FARGO – City Hall may have taken a little more taxpayer money than originally expected, but it is now fully operational and ready for business.
Although the 215 office workers began moving in following a ribbon-cutting ceremony in September, the City of Fargo officially opened to the public on Tuesday. Initially projected to cost $22 million, the 150,000 square foot city center ended up costing close to $30 million.
Newly completed City Hall’s location was chosen to defy the Red River, Mayor Tim Mahoney said.
“We built this by the river because we wanted to showcase that we can build by the river… we’re going to harness the river,” Mahoney said.
Behind him, 13 chairs around the semi-circular commissioners’ table foreshadowed possibilities of increasing the numbers of commissioners, or perhaps even a future upgrade to a city council, Mahoney said.
The building is modern, simple, built with steel, concrete, synthetic limestone, and is representative of the city. So far, four Native flags are impossible to miss upon entering the front doors, and a painted buffalo is displayed on the left.

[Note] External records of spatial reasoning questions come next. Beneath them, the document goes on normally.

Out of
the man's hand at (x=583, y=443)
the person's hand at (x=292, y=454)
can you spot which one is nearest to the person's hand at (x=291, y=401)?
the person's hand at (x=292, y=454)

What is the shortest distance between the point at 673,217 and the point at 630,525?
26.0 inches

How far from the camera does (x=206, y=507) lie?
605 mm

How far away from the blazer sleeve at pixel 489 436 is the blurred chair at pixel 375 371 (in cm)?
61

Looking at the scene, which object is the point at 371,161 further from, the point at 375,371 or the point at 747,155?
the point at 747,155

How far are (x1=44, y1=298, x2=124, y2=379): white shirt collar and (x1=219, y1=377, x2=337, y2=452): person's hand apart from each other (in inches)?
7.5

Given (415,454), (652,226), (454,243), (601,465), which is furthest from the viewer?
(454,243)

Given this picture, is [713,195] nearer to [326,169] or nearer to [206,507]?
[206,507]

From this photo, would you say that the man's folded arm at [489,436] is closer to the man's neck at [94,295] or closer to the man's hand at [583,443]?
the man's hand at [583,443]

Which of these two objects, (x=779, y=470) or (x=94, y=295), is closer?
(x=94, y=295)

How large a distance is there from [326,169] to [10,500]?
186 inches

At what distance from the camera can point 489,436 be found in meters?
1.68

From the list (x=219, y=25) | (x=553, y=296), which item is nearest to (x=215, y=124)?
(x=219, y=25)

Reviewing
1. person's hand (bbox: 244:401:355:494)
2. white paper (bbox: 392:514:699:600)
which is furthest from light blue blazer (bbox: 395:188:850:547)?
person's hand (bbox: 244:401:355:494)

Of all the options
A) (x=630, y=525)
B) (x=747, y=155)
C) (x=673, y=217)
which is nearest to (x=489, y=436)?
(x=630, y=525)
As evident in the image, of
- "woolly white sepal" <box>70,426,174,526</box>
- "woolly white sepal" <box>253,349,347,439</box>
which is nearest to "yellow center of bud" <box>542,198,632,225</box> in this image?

Artists Kim Jore, a hair stylist, built the buffalo partly out of human hair to represent diversity featuring two Native chiefs: Rain In The Face and Henry Bright Wings, who are looking over the Badlands and additional portraits of different races.
Artwork from thirty different local artists is displayed prominently inside. The halls are streamlined, comfortably lit, welcoming, and easy to navigate the various departments.
Instead of Gothic spires or stone-like castle walls, architect Terry Stroh said the modern style is what the city wanted.
“We’re in an age of modern architecture,” Stroh said. “And you see the architecture is less expensive than real limestone.”
All attempts were made to acquire materials for construction locally, for instance, bricks used throughout the project were baked in North Dakota, Stroh said.
Mahoney first thanked the taxpayers and those involved for funding the project.
“This building is truly a representation of our community,” Mahoney said. Simple, and not excessive, he said.
“We also made it difficult to see the commissioners and the mayor because we’re all on the third floor, Mahoney said, joking.
What will happen to the old temporary City Hall at 200 Third Street North? The Red River Valley SWAT Team will be conducting training exercises at the old City Hall on Wednesday between noon and 8 p.m., Fargo police announced.